The old wrinkled leathern awnings of the market-stalls glowed like copper in the brightness of the noon. The red tiles of the houses edging the great square were gilded with yellow houseleeks.
The little children ran hither and thither with big bunches of primroses or sheaves of blue wood-hyacinths, singing. The red and blue serges of the young girls' bodices were like the gay hues of the anemones in their baskets; and the brown faces of the old dames under the white roofing of their headgear were like the russet faces of the home-kept apples they had garnered through all the winter.
Everywhere in the shade of the flapping leather, and the darkness of the wooden porches, there were the tender blossoms of the field and forest, of the hedge and garden. The azure of the hyacinths, the pale saffron of the primroses, the cool hues of the meadow daffodils, the ruby eyes of the cultured jonquils, gleamed among wet ferns, gray herbs, and freshly budded leafage. Plovers' eggs nestled in moss-lined baskets; sheaves of velvet-coated wallflowers poured fragrance on the air; great plumes of lilac nodded on the wind, and amber feathers of laburnum waved above the homelier masses of mint and marjoram, and sage and saxafrage.

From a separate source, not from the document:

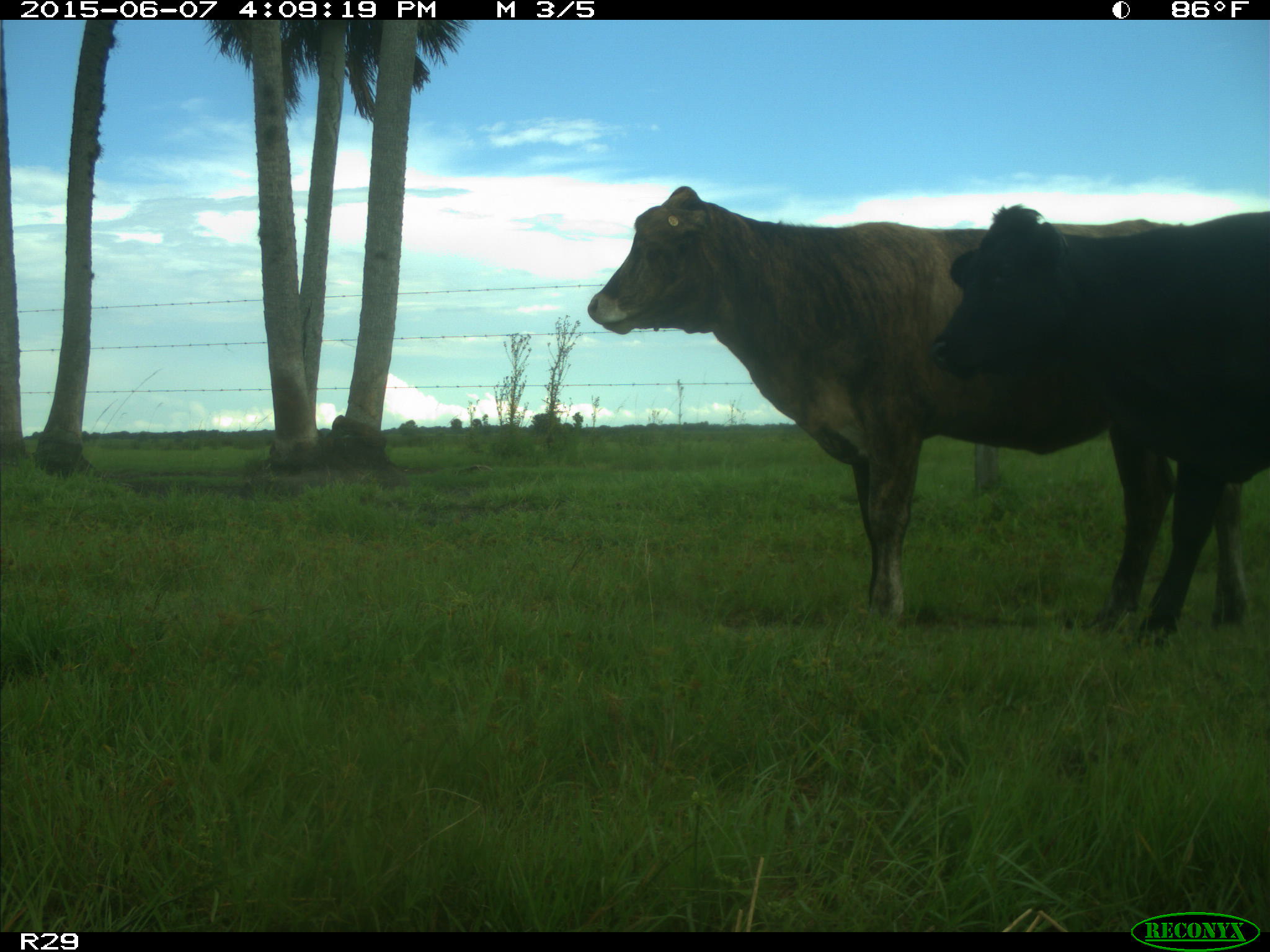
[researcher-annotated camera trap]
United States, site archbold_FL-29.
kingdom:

It was high noon, but the women still found leisure-time to hear the music of their own tongues, loud and continuous as the clacking of mill paddles.
In one corner an excited little group was gathered round the stall of a favorite flower-seller, who wore a bright crimson gown, and a string of large silver beads about her neck, and a wide linen cap that shaded her pretty rosy face as a great snowy mushroom may grow between the sun and a little ruddy wild strawberry.
Her brown eyes were now brimming over with tears where she stood surrounded by all the treasures of spring. She held clasped in her arms a great pot with a young almond-tree growing in it, and she was weeping as though her heart would break, because a tile had fallen from a roof above and crushed low all its pink splendor of blossom.
"I saw her look at it," she muttered. "Look at it as she passed with her wicked eyes; and a black cat on the roof mewed to her; and that moment the tile fell. Oh, my almond-tree! oh, my little darling! the only one I saved out of three through the frosts; the very one that was to have gone this very night to Paris."
"Thou art not alone, Edmée," groaned an old woman, tottering from her egg-stall with a heap of ruffled, blood-stained, brown plumage held up in her hand. "Look! As she went by my poor brown hen—the best sitter I have, good for eggs with every sunrise from Lent to Noël—just cackled and shook her tail at her; and at that very instant a huge yellow dog rushed in and killed the blessed bird—killed her in her basket! A great yellow beast that no one had ever seen before, and that vanished again into the earth, like lightning."
"Not worse than she did to my precious Rémy," said a tanner's wife, who drew after her, clinging to her skirts, a little lame, misshapen, querulous child.
"She hath the evil eye," said sternly an old man who had served in the days of his boyhood in the Army of Italy, as he sat washing fresh lettuces in a large brass bowl, by his grandson's herb-stall.